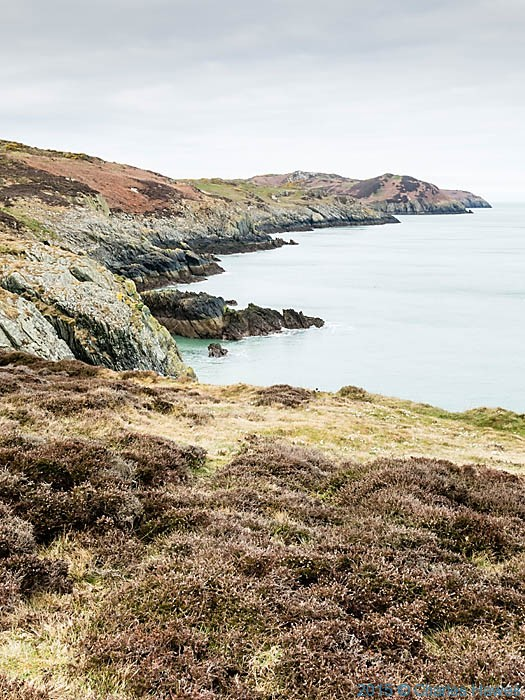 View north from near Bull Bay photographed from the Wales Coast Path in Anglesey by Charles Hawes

□ □ □ □

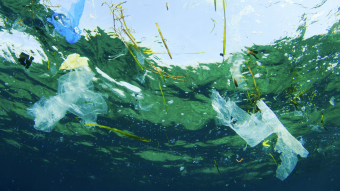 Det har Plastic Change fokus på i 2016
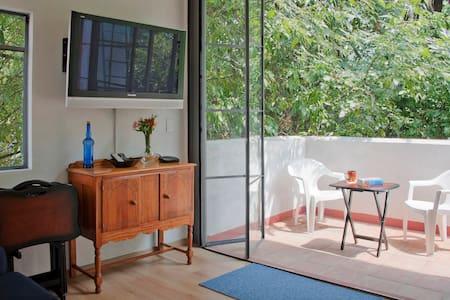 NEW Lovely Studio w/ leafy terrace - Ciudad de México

□ □ □ □

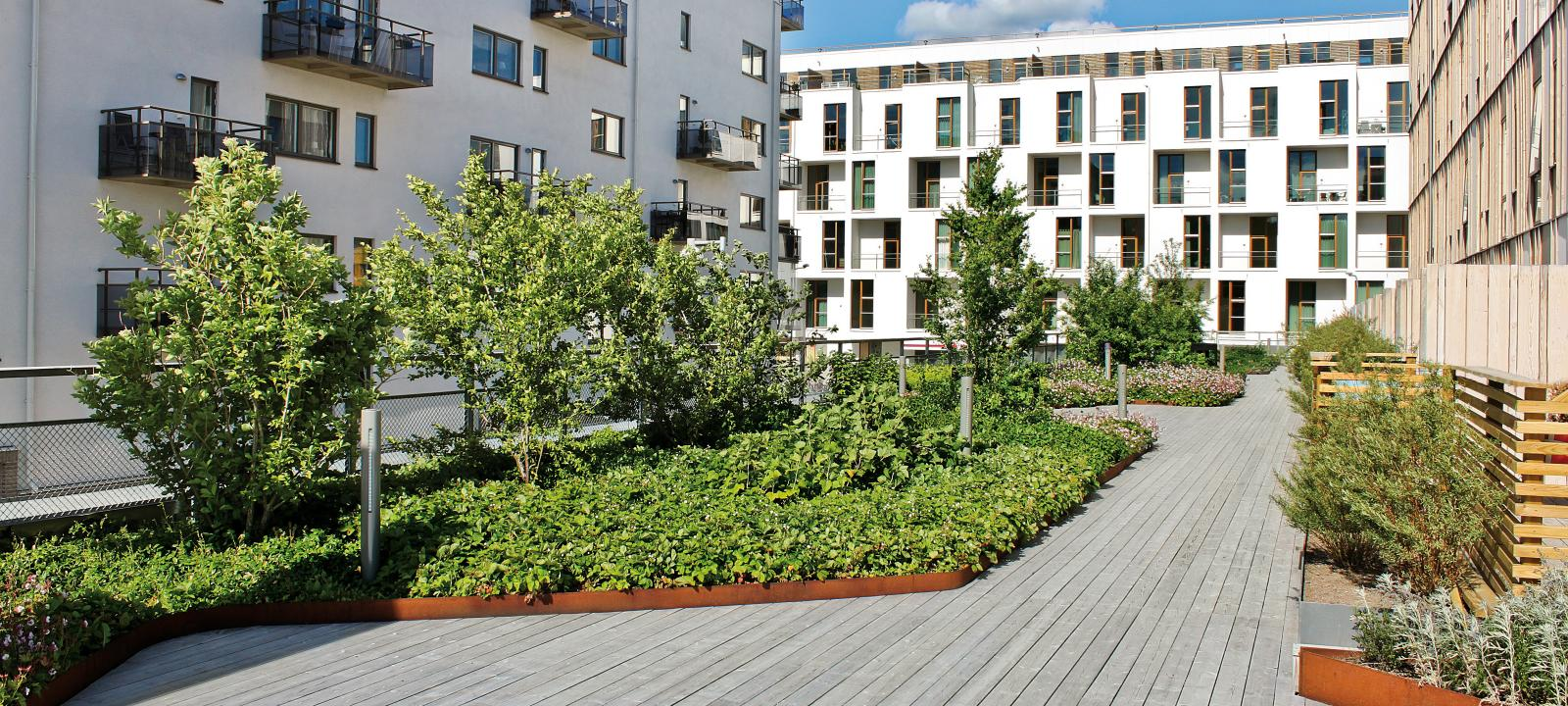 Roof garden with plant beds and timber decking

□ □ □ □

*Task directions*: In the listing above, find the line containing "Det har Plastic Change fokus på i 2016" and the line containing "NEW Lovely Studio", then print exactly those two lines and every line between them, minus the pictures.

*Exercise response*:
 Det har Plastic Change fokus på i 2016
 NEW Lovely Studio w/ leafy terrace - Ciudad de México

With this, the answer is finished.